The body-builder-turned-governor recently attacked "girlie men". He was referring to state legislators who, in his view, were too cowed by vested interests-particularly trade unions and trial lawyers-to do the decent thing and vote for his budget. Politically correct California immediately slammed the governor for homophobia and indifference to the transgendered community, among other sins. But Arnie had put his finger on a debate at the heart of this election: who are the real men and who are the girlie men?
The Republicans are determined to paint Mr Kerry as a Frenchified wimp in macho garb (the Botoxed Brahmin even opposes the death penalty, for Pierre's sake). They point to his puny climbdowns before liberal pressure groups-particularly his rapid retractions of criticisms of affirmative action to appease the teachers' unions. The Republicans have latched on to the "Kerry doctrine"-his idea that "the United States never goes to war because we want to; we only go to war because we have to." This semi-pacifist girlyism would probably have ruled out most of America's military endeavours for the past 200 years, including its participation in the first world war.
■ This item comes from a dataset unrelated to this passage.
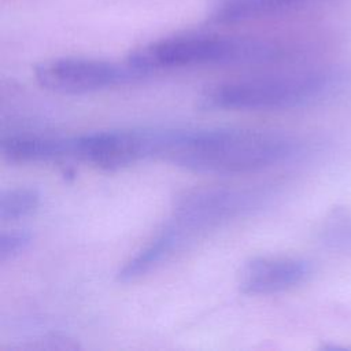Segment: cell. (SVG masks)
<instances>
[{"label":"cell","instance_id":"8","mask_svg":"<svg viewBox=\"0 0 351 351\" xmlns=\"http://www.w3.org/2000/svg\"><path fill=\"white\" fill-rule=\"evenodd\" d=\"M0 151L10 163H40L71 158V138L43 134H8L1 137Z\"/></svg>","mask_w":351,"mask_h":351},{"label":"cell","instance_id":"2","mask_svg":"<svg viewBox=\"0 0 351 351\" xmlns=\"http://www.w3.org/2000/svg\"><path fill=\"white\" fill-rule=\"evenodd\" d=\"M267 193L256 188H202L185 192L174 204L169 222L145 245L160 265L202 234L258 210Z\"/></svg>","mask_w":351,"mask_h":351},{"label":"cell","instance_id":"3","mask_svg":"<svg viewBox=\"0 0 351 351\" xmlns=\"http://www.w3.org/2000/svg\"><path fill=\"white\" fill-rule=\"evenodd\" d=\"M281 52L276 43L262 38L191 33L148 43L134 49L126 62L148 75L192 66L266 63L280 58Z\"/></svg>","mask_w":351,"mask_h":351},{"label":"cell","instance_id":"7","mask_svg":"<svg viewBox=\"0 0 351 351\" xmlns=\"http://www.w3.org/2000/svg\"><path fill=\"white\" fill-rule=\"evenodd\" d=\"M310 273V263L299 258L256 256L243 265L237 280L241 292L267 295L282 292L304 282Z\"/></svg>","mask_w":351,"mask_h":351},{"label":"cell","instance_id":"12","mask_svg":"<svg viewBox=\"0 0 351 351\" xmlns=\"http://www.w3.org/2000/svg\"><path fill=\"white\" fill-rule=\"evenodd\" d=\"M32 243V234L26 230H5L0 234V262L21 255Z\"/></svg>","mask_w":351,"mask_h":351},{"label":"cell","instance_id":"6","mask_svg":"<svg viewBox=\"0 0 351 351\" xmlns=\"http://www.w3.org/2000/svg\"><path fill=\"white\" fill-rule=\"evenodd\" d=\"M71 138V158L103 170L148 159L147 130L93 132Z\"/></svg>","mask_w":351,"mask_h":351},{"label":"cell","instance_id":"1","mask_svg":"<svg viewBox=\"0 0 351 351\" xmlns=\"http://www.w3.org/2000/svg\"><path fill=\"white\" fill-rule=\"evenodd\" d=\"M298 148L288 134L267 130H149V159L206 174L258 171L292 158Z\"/></svg>","mask_w":351,"mask_h":351},{"label":"cell","instance_id":"4","mask_svg":"<svg viewBox=\"0 0 351 351\" xmlns=\"http://www.w3.org/2000/svg\"><path fill=\"white\" fill-rule=\"evenodd\" d=\"M336 80L332 73L308 70L223 81L203 90L200 106L206 110L223 111L295 108L329 95Z\"/></svg>","mask_w":351,"mask_h":351},{"label":"cell","instance_id":"9","mask_svg":"<svg viewBox=\"0 0 351 351\" xmlns=\"http://www.w3.org/2000/svg\"><path fill=\"white\" fill-rule=\"evenodd\" d=\"M302 1L304 0H215L210 19L222 25L239 23L281 12Z\"/></svg>","mask_w":351,"mask_h":351},{"label":"cell","instance_id":"5","mask_svg":"<svg viewBox=\"0 0 351 351\" xmlns=\"http://www.w3.org/2000/svg\"><path fill=\"white\" fill-rule=\"evenodd\" d=\"M37 82L52 92L81 95L97 92L147 77L132 64L86 59L58 58L38 63L34 67Z\"/></svg>","mask_w":351,"mask_h":351},{"label":"cell","instance_id":"11","mask_svg":"<svg viewBox=\"0 0 351 351\" xmlns=\"http://www.w3.org/2000/svg\"><path fill=\"white\" fill-rule=\"evenodd\" d=\"M78 344L63 335L51 333L34 337L32 340H25L22 344H16L12 350L16 351H73L77 350Z\"/></svg>","mask_w":351,"mask_h":351},{"label":"cell","instance_id":"10","mask_svg":"<svg viewBox=\"0 0 351 351\" xmlns=\"http://www.w3.org/2000/svg\"><path fill=\"white\" fill-rule=\"evenodd\" d=\"M40 204V193L34 188L19 186L0 193V219L11 222L30 215Z\"/></svg>","mask_w":351,"mask_h":351}]
</instances>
The Democrats are equally determined to present the Republicans as poseurs-"chicken hawks" who are prepared to act tough only when their own necks are not on the chopping block. Look at Vietnam. Mr Bush, Dick Cheney and the neo-conservatives avoided combat, but Mr Kerry risked his life in the Mekong Delta. The Democrats have fastened on to Mr Bush's disastrous decision to dress up in a flight suit to declare the end of major conflict in Iraq. General Wesley Clark has him "prancing" in his flight suit. Mr Kerry talks of Mr Bush "playing dress-up".
Electoral cross-dressing
In truth, there is a certain amount of "dressing up" on both sides. The martial theme of the Democratic convention obscured the fact that nine in ten delegates opposed the Iraq war. Yet the macho posturing is not just posturing; it also says something about both the candidates and America's state of mind.
Both Messrs Kerry and Bush are products of a preppie establishment that once put a premium on the manly virtues of athleticism and civic leadership. Mr Kerry shone at soccer and hockey at St Paul's and Yale, and once tried to fly a plane under the Golden Gate bridge. Mr Bush was a sports-loving frat boy who partied hard and regarded academics as wimps. Both men are devotees of hunting, shooting and fishing. Neither is particularly at home with Mr Clinton's metrosexual buddies.
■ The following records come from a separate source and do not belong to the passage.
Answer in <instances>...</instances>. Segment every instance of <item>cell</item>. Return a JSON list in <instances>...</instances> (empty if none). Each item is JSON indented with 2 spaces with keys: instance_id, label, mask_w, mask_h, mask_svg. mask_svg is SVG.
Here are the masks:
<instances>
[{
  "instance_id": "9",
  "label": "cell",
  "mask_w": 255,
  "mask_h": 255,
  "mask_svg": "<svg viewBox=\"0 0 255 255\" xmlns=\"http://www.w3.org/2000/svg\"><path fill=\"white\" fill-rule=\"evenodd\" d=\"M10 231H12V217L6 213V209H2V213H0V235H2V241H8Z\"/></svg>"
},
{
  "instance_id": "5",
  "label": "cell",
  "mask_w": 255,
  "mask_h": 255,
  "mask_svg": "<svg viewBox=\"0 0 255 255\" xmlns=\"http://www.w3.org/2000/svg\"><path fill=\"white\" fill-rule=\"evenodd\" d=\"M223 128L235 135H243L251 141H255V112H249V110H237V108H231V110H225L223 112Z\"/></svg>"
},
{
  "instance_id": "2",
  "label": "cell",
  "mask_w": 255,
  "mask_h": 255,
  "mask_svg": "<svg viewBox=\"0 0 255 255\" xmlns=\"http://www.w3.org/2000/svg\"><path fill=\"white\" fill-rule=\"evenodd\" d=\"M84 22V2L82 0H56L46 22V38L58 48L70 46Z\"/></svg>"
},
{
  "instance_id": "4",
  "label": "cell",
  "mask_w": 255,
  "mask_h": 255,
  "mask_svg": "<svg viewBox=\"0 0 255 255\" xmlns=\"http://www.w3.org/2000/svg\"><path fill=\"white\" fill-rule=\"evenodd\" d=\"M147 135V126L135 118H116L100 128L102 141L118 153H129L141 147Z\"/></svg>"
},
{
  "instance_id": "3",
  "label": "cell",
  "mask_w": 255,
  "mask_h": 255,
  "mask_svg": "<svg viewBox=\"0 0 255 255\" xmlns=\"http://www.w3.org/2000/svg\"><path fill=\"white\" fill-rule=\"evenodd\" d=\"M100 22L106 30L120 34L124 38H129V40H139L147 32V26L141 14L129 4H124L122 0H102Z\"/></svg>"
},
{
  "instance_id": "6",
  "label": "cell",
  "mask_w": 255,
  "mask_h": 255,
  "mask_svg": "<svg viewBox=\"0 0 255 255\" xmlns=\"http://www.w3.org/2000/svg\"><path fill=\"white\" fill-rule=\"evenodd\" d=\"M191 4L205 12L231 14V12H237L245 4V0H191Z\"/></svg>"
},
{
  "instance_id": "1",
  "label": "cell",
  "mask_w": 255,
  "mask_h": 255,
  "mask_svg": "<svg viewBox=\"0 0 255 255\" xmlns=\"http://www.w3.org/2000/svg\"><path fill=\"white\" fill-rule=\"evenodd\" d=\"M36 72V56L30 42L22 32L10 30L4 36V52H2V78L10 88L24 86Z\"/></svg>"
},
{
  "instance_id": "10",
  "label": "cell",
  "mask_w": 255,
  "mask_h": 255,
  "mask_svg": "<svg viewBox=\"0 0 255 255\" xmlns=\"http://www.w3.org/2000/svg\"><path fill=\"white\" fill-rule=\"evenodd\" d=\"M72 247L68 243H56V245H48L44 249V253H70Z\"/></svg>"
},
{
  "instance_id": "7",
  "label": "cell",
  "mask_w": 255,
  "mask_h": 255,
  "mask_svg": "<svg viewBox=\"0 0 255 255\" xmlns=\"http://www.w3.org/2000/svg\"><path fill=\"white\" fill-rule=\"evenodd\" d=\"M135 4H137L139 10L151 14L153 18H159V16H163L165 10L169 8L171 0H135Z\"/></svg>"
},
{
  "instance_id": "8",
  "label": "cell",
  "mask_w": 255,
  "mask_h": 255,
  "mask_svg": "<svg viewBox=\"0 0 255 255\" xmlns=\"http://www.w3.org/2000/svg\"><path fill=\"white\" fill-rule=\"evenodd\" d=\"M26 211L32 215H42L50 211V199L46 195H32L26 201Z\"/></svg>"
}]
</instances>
Moreover, they are vying for leadership of a country that, for all the quibbles, is reconciled to the exercise of "hard" military power-certainly more reconciled than any of its European allies. For all the jibes about their Potemkin convention in Boston, the Democratic Party has moved to the right on defence-and it is well to the right of any of its European equivalents.
Back when the Iraq war was more popular, one neo-con, Robert Kagan, argued that "America is from Mars and Europe is from Venus". The American half of that will remain true whoever wins the White House on November 2nd.